At a rank of 60th in the world, 78 percent of the Australian population now have broadband speeds of above 4Mbps, compared to 91 percent in New Zealand, which is ranked 30th globally. Just 23 percent of Australians have speeds above 10Mbps, coming in at a global rank of 50th, and 10 percent have speeds of above 15Mbps, ranking 46th globally.
South Korea was the leader across the board for this category, with 97 percent of its population experiencing speeds above 4Mbps, 84 percent with speeds of above 10Mbps, and 69 percent with speeds over 15Mbps.
Australia also experienced a longer average load time across its broadband networks -- almost double that of others in the APAC region. Australia stood at 4,128ms, while Hong Kong was at 2,198ms, Japan at 2,146ms, New Zealand recorded 2,466ms, Singapore at 2,182ms, and South Korea at 2,140ms.
Across the Americas, the top two countries were the United States and Canada: The average broadband connection speed in the US was 15.3Mbps, with a peak speed of 67.8Mbps, while Canada recorded an average broadband speed of 14.3Mbps and a peak speed of 59.6Mbps.

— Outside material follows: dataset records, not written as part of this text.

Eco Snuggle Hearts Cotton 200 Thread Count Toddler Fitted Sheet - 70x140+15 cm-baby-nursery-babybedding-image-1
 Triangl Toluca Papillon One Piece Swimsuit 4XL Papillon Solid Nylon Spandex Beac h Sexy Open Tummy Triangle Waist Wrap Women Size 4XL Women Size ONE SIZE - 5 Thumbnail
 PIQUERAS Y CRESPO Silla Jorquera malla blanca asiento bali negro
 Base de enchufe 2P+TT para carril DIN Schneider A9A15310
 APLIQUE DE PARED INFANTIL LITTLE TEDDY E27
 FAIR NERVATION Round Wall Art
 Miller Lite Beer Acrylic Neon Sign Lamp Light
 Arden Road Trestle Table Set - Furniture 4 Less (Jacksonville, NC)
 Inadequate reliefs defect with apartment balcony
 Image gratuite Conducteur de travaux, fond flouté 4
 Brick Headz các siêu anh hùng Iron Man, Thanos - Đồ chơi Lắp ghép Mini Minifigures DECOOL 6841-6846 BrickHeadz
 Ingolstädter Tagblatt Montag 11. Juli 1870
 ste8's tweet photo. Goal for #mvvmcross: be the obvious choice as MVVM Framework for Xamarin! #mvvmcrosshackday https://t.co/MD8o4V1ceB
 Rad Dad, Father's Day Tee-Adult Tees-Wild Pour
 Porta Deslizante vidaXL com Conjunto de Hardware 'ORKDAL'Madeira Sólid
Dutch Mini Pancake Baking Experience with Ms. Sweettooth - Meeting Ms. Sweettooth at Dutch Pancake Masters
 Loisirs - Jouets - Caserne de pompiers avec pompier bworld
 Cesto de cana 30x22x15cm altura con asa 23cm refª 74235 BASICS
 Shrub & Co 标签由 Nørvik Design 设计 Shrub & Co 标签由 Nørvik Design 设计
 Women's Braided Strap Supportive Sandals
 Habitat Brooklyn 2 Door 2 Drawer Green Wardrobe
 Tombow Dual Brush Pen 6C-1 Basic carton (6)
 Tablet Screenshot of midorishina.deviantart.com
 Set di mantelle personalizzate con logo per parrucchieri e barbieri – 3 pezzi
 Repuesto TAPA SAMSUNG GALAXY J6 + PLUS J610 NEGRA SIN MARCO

The highest average broadband connection speed in the European region was Norway, with a 21.3Mbps average speed, followed by Sweden, on 20.6Mbps. In terms of peak speeds, Romania was highest, at 82.4Mbps, followed by Sweden, on 79.5Mbps.
In the Middle East and Africa, Israel had the highest average broadband speed, at 13.5Mbps, followed by the United Arab Emirates, with 8.8Mbps. The highest peak speed was recorded in Qatar, at 89.2Mbps, followed by Israel, with 65.8Mbps.